The reimbursements allow health care centers to share staff, technology, training and other resources. Native Americans who are veterans also get increased access to VA health care. For example Indian Health Services staff will receive training to treat veterans with conditions such as post-traumatic stress disorder.
The VA started processing reimbursements in May 2013.
In December 2012, VA and IHS signed the national agreement. Local versions of the agreement are being negotiated. So far 34 local agreements have been signed across the country, according the VA Office of Tribal Government Relations. There are 566 federally recognized tribes, many of them in remote locations.
Native Americans are only .8 percent of the overall U.S. population, but they are 1.6 percent of the currently deployed forces in Afghanistan, according to Department of Defense data.

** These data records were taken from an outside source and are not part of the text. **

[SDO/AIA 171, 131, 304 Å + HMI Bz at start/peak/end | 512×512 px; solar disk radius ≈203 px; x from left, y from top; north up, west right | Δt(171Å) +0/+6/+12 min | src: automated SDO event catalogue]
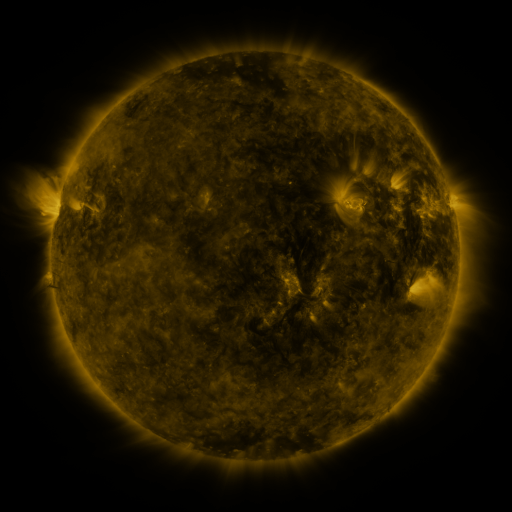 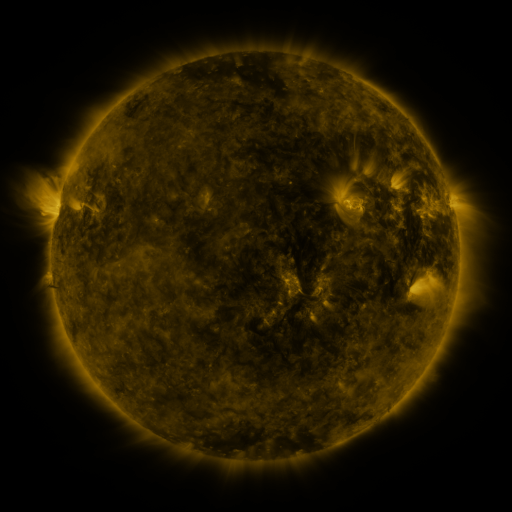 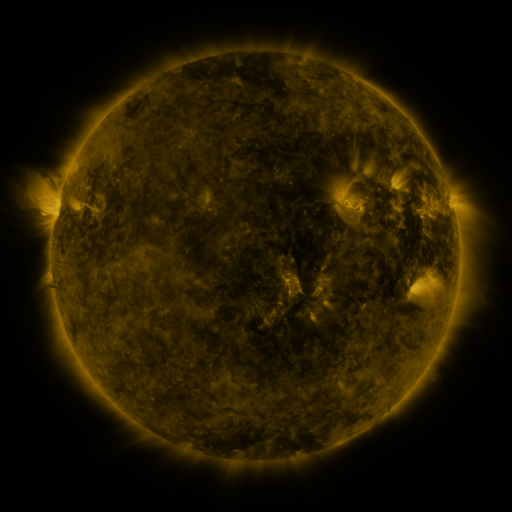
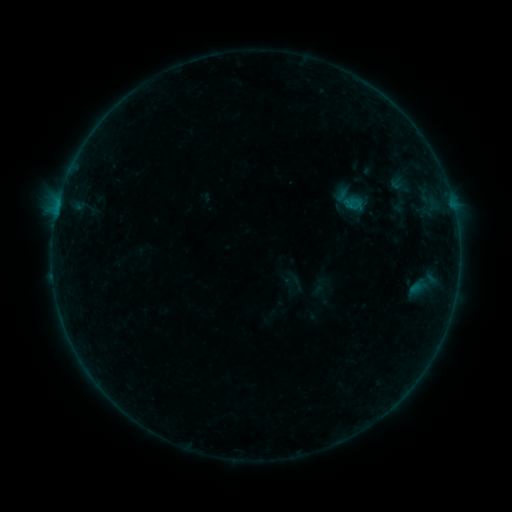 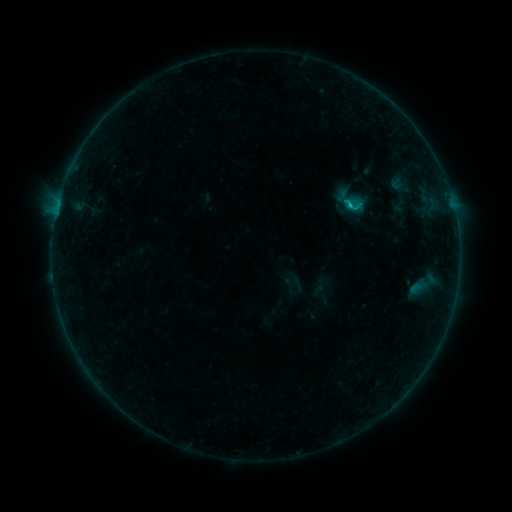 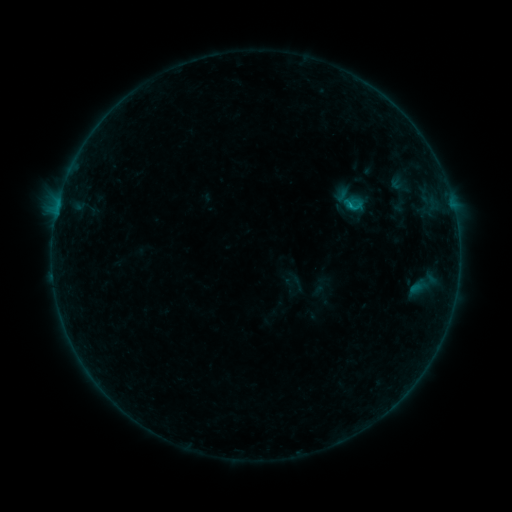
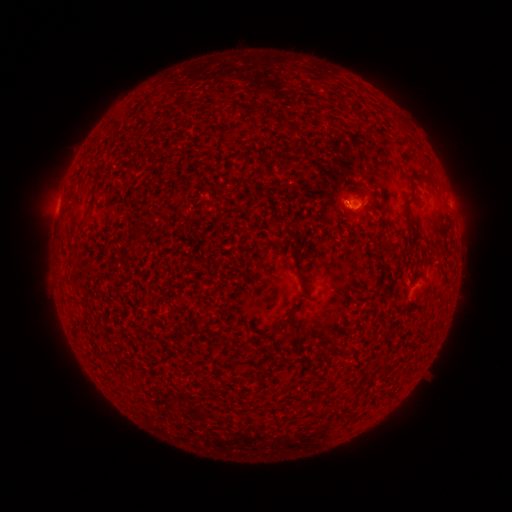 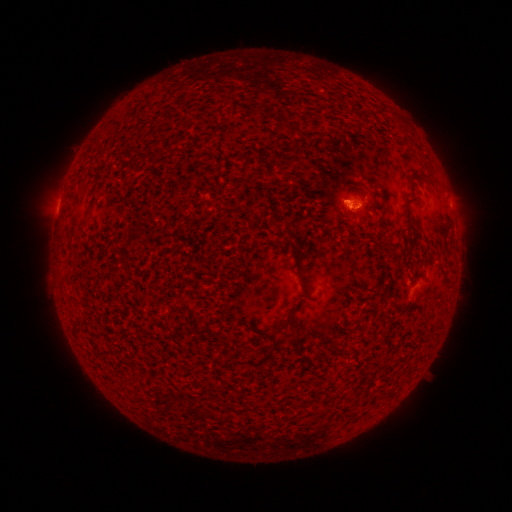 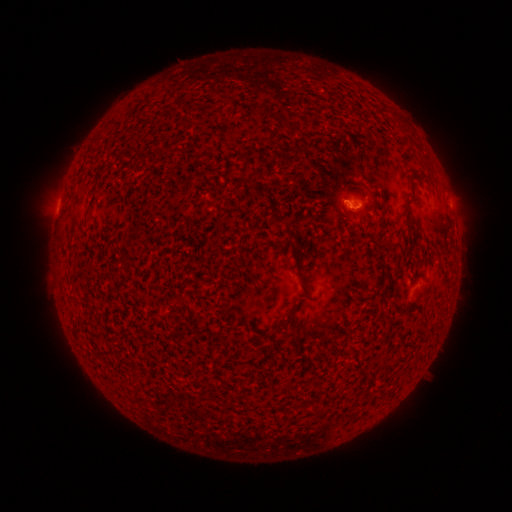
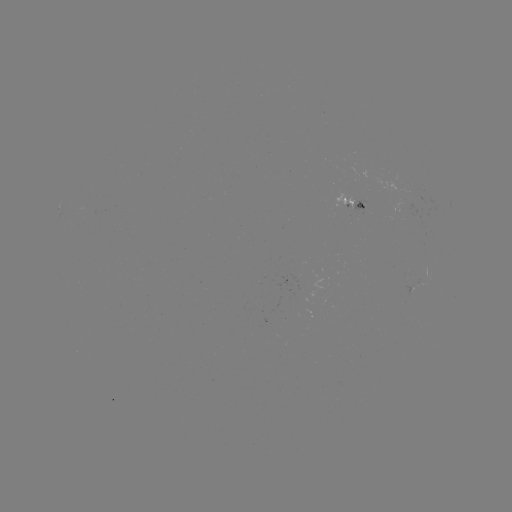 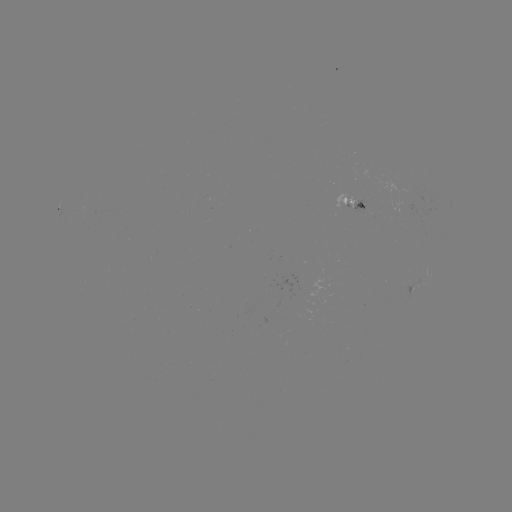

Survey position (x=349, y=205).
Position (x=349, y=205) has B5.0 flare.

Ron Tso, the CEO of an IHS center in the Navajo Nation, said at a health benefits summit in June that it’s important to share resources in preparation for returning veterans.
“We’re going to have a whole slew of veterans returning from Afghanistan, we have to be ready,” Tso said.
But IHS and the VA still haven’t designed a way to share electronic health records.
Veterans also voiced concerns at the June health summit on the Hopi Reservation in Arizona that part of the agreement would lead to more bureaucracy. For example, if a veteran needs care that was not provided by IHS, must go to the VA for a referral.
Rick Gray, a Vietnam veteran who lives on the Navajo Nation in Kayenta, Ariz., said often veterans are given inadequate answers when they ask specific questions about VA care.
“All we get it is: We’re sorry, we’re sorry,” he said.
Gray has fought for better healthcare on the Navajo Nation and he said it is true that the VA is trying to offer more veteran specific healthcare. In many cases they are still waiting for care to improve while the reimbursement agreements are put into place, he said. In many areas, veterans have been waiting for better care so long they no longer expect change, he said.
“A lot of the comments we get from veterans is: We’ll believe it, when we see it.”